NPR's political money-tracker Peter Overby was floored by the ruling and the process by which it came about. He says it was a stunning example of everything going... right.
The process was characterized by a tone of civility not usually seen inside the Beltway. Granted, that's a pretty low standard. But Overby says initially when talks began, the FEC and good-government groups had no understanding of bloggers -- or much else about the Internet for that matter. Bloggers had no clue how campaign financing rules and regs worked. But somehow the two sides actually began to understand each other.
The core of the decision is a recognition that the Internet is a unique medium. In traditional politics, money buys influence. On the Internet, influence raises money. And a bunch of a little bloggers, each with a million readers, can have a big influence. But the FEC isn't worried about the little guy. As long as you aren't being paid by a campaign, nothing you do online will be considered a contribution. Only traditional paid political ads on Web sites are subject to the old campaign rules.
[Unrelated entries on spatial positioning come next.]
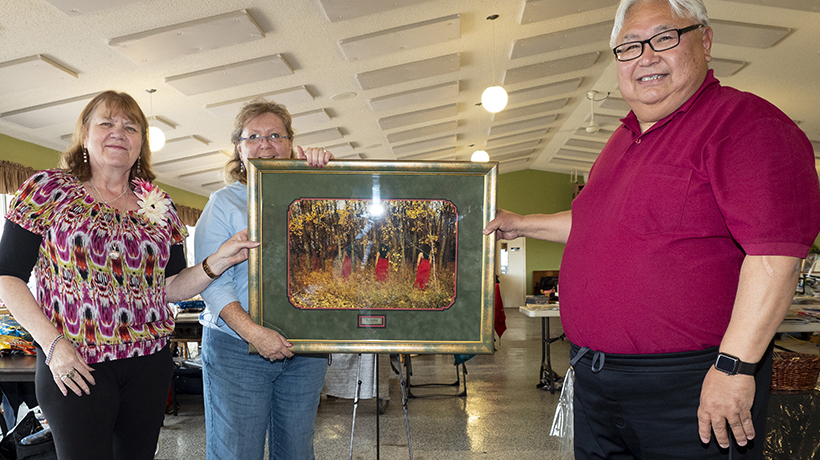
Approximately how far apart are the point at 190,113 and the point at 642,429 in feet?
21.3

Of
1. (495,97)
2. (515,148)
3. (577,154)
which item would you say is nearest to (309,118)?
(495,97)

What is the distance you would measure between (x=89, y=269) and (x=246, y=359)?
517mm

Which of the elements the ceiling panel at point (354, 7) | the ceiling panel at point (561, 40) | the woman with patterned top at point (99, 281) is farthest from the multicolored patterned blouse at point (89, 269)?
the ceiling panel at point (561, 40)

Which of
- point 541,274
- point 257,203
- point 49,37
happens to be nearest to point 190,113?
point 49,37

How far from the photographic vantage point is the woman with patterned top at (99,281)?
1.35 m

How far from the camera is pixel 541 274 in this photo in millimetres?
15914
Yes, it was really an example of things going right and not simply because I think the final ruling was great. It's true that people on both sides learned. I learned far more about campaign finance law than I ever wanted to (and which I hope to quickly forget) and the FEC commissioners also really seemed to take the time to "get it." That people involved in the process understood campaign finance law was important because when you're lobbying Congress you can ask for a pony, but when you're trying to influence a body like the FEC you have to understand that the legal framework they're operating under doesn't necessarily let them give you a pony, or at least that you're going to have to offer up a complex rationalization for why they should, in fact, give you a pony.